What impact will this have on mortgage interest rates?

Mortgage interest rates have already fallen to the lowest level in 15 months, ahead of expectations that the Federal Reserve will cut its benchmark interest rate next month for the first time in four years.

However, a rate cut of 0.25 to 0.5 percentage points is likely to make little difference to borrowing costs for consumers, noted Ted Rossman, senior industry analyst at Bankrate, in an email. Nevertheless, mortgage rates will could fall furtherEspecially if inflation continues to fall and the labor market shows some weakness, experts point out.

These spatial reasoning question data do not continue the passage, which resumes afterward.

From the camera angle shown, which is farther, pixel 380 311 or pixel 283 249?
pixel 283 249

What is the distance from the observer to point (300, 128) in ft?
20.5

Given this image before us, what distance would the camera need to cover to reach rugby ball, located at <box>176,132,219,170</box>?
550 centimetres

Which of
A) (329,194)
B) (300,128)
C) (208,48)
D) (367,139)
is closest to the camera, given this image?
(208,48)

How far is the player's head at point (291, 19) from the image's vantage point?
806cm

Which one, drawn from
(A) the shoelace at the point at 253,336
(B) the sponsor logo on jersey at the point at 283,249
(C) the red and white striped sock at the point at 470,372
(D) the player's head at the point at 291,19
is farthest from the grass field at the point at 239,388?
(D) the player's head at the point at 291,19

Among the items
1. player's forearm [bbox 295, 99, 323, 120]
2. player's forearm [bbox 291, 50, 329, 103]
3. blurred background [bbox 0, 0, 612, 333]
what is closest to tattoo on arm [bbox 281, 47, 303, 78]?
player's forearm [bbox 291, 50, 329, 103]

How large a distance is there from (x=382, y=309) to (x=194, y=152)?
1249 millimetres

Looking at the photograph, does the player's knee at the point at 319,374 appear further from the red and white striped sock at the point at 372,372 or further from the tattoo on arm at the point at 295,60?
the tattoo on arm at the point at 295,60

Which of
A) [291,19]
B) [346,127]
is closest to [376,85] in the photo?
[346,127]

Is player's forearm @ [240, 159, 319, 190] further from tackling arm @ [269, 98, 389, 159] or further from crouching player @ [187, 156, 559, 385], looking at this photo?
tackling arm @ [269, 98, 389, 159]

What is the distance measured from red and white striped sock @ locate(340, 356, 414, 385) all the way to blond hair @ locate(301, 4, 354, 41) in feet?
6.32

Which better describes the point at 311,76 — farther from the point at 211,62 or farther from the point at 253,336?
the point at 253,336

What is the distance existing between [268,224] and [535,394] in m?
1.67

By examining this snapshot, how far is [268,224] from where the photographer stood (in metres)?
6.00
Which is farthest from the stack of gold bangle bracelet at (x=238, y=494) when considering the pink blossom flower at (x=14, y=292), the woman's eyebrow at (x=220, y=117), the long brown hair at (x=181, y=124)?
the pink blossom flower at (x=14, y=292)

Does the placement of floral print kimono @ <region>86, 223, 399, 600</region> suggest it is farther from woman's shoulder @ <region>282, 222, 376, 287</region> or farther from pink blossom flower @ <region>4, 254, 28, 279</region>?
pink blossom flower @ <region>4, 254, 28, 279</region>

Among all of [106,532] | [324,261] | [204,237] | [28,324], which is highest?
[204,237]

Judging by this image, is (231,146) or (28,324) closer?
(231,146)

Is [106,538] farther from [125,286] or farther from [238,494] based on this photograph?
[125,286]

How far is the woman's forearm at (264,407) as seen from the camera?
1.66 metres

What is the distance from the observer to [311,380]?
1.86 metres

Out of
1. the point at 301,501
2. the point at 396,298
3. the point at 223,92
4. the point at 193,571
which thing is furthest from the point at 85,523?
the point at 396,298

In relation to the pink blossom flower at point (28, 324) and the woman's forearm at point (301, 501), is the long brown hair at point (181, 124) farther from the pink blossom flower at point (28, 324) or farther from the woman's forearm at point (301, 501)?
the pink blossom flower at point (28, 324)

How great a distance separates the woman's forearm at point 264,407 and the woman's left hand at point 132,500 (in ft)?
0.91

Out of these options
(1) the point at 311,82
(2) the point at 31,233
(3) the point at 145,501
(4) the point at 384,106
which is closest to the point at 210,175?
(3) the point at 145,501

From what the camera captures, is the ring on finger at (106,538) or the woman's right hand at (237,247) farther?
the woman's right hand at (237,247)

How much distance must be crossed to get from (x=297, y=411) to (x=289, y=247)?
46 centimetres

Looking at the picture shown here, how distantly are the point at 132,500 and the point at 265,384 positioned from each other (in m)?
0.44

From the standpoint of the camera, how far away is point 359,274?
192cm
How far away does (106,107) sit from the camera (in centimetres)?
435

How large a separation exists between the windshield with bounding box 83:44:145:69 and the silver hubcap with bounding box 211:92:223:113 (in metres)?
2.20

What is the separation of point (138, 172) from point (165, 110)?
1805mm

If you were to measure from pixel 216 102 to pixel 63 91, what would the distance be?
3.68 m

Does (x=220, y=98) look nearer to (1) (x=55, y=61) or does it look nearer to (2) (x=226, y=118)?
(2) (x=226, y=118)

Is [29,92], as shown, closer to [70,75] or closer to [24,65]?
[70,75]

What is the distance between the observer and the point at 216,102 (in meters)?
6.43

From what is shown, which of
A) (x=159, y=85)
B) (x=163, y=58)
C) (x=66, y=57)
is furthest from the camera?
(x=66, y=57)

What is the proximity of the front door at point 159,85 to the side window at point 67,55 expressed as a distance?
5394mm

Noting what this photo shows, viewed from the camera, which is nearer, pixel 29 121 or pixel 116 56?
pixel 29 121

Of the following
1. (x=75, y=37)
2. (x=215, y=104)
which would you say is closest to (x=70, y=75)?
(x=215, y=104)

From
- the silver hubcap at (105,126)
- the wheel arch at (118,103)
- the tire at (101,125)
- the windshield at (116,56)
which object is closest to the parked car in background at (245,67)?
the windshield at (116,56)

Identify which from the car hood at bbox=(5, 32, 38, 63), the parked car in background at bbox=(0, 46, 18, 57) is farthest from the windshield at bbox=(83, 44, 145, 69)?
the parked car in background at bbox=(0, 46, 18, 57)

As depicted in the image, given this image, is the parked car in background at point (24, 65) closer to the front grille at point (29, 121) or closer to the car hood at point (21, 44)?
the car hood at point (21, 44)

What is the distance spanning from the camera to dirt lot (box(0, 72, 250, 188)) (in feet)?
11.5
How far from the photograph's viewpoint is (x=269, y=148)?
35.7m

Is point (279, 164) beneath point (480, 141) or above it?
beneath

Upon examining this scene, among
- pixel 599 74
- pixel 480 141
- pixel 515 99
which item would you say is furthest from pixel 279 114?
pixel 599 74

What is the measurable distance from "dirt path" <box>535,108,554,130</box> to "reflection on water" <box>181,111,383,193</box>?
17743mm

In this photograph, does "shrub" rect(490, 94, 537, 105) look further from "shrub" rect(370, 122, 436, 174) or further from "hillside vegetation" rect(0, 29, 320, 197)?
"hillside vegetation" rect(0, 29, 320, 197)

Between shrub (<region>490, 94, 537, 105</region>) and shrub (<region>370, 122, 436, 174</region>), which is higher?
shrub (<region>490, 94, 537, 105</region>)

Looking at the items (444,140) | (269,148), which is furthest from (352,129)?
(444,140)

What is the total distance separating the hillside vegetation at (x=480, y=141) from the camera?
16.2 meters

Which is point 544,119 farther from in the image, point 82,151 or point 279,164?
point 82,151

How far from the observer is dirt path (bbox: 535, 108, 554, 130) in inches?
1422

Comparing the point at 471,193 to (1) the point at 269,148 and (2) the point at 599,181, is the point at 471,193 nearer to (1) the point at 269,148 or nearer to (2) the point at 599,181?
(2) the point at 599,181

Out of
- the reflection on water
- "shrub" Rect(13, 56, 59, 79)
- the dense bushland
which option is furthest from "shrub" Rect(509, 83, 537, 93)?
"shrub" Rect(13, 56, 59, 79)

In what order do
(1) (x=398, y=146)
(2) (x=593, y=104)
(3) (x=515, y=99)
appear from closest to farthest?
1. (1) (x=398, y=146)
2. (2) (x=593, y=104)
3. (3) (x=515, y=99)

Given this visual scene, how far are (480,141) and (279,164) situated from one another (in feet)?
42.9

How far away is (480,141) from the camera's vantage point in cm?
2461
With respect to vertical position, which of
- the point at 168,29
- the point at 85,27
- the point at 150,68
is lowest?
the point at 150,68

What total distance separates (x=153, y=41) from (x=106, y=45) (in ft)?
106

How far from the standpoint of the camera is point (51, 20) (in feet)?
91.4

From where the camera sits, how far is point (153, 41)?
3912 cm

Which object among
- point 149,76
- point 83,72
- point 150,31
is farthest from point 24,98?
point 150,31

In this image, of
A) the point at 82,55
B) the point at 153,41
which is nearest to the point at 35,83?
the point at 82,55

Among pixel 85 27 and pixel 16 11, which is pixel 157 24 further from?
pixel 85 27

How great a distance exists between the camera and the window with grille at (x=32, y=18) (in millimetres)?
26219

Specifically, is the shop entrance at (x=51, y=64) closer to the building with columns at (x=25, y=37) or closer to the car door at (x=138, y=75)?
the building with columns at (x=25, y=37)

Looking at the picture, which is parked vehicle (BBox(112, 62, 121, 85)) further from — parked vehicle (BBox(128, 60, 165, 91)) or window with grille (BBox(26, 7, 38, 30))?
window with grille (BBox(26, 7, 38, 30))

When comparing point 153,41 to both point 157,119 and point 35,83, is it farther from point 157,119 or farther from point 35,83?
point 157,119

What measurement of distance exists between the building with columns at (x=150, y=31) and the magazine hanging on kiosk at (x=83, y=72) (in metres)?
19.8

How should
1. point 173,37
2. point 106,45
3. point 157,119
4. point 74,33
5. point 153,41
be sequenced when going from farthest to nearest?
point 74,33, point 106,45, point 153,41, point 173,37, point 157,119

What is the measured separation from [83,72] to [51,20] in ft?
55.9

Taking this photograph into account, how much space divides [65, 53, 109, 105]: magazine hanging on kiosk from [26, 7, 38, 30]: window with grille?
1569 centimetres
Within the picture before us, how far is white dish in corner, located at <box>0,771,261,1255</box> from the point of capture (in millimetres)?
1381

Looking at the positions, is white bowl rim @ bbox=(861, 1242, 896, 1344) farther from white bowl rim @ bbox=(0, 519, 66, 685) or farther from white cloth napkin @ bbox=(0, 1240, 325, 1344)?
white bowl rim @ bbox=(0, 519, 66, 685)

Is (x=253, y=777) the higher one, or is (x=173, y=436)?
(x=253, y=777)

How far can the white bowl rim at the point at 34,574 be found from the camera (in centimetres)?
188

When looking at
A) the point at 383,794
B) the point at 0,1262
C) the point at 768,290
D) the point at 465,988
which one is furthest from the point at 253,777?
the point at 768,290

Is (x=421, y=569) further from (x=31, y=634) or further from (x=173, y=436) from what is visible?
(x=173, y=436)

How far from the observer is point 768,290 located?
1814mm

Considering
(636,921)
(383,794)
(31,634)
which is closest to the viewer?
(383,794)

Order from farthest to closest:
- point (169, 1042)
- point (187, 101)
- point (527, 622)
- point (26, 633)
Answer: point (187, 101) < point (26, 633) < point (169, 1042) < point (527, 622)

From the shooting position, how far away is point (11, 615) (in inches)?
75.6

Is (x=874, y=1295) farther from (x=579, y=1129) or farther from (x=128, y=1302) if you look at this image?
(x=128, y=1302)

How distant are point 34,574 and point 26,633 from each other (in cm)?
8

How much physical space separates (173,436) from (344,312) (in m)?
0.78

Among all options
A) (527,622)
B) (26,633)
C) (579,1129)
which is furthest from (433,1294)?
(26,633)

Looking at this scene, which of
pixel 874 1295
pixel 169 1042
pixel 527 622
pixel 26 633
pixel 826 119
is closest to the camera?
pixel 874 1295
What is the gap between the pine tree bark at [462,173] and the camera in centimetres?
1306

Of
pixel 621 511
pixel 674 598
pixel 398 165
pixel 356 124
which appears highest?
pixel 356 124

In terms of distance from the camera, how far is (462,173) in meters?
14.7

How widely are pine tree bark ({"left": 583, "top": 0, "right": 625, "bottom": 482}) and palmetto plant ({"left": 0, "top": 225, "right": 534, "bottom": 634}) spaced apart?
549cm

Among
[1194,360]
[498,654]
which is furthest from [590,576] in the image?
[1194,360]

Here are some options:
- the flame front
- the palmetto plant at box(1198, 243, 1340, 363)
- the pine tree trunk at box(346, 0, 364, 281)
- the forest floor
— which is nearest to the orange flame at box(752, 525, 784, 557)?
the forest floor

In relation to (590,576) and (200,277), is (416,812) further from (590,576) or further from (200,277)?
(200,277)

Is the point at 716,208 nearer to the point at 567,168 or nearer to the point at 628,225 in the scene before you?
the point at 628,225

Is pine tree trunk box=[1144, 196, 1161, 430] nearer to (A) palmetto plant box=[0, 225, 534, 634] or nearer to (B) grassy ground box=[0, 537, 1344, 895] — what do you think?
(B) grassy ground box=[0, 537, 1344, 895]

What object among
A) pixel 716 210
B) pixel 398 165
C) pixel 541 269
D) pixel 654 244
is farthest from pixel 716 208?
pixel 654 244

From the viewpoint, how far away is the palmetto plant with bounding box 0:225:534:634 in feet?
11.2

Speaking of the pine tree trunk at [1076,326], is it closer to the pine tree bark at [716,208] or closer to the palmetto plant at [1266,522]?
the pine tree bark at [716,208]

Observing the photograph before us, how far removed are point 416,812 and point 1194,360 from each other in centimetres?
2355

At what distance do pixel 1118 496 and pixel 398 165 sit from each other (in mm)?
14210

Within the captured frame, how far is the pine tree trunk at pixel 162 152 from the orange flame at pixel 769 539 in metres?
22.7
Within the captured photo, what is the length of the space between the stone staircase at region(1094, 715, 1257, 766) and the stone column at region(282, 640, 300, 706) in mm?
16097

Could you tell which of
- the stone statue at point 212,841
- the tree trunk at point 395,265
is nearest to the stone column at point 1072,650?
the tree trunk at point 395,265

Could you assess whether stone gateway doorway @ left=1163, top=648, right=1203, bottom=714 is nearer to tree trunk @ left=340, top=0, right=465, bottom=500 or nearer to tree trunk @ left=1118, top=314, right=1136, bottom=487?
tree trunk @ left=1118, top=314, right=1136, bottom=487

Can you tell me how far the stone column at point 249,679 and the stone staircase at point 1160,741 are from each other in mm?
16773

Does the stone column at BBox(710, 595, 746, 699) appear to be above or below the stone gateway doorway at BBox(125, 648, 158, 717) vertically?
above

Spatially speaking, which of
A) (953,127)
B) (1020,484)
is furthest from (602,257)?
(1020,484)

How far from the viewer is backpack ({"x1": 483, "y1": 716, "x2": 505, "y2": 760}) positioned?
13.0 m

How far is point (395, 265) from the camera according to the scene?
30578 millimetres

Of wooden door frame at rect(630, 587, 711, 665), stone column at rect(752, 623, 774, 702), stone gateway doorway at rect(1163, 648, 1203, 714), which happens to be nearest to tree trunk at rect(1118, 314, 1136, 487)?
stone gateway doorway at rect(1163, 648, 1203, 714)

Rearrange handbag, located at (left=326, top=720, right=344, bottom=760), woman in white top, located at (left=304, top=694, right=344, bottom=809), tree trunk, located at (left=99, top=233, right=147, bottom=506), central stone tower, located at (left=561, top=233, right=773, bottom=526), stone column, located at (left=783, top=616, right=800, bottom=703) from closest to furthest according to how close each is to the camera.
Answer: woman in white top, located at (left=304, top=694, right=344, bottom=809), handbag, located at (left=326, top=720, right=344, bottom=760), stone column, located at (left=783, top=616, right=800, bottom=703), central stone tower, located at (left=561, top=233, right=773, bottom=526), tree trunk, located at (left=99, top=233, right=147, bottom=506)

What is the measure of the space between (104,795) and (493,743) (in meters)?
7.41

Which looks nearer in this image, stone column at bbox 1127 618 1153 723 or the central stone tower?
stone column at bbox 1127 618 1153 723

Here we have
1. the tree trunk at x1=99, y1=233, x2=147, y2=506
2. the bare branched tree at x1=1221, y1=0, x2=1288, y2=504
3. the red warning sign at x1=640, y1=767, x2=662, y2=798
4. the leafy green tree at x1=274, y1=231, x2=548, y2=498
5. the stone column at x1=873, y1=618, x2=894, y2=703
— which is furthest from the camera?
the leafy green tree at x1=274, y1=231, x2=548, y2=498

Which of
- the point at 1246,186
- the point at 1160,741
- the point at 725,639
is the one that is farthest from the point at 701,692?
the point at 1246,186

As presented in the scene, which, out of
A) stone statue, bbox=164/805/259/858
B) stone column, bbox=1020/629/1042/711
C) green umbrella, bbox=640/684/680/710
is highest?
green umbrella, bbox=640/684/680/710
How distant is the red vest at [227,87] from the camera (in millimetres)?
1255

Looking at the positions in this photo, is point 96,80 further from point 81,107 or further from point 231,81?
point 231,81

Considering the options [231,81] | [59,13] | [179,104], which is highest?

“From a consumer perspective, it is important to note that lower interest rates will be a gradual process,” he said. “The downward trend is likely to be much slower than the series of rate hikes that quickly pushed the federal funds rate up 5.25 percentage points in 2022 and 2023.”

Although mortgage rates have already fallen, there have been no significant changes in interest rates on credit cards or car loans, he added.

– With reporting from the Associated Press.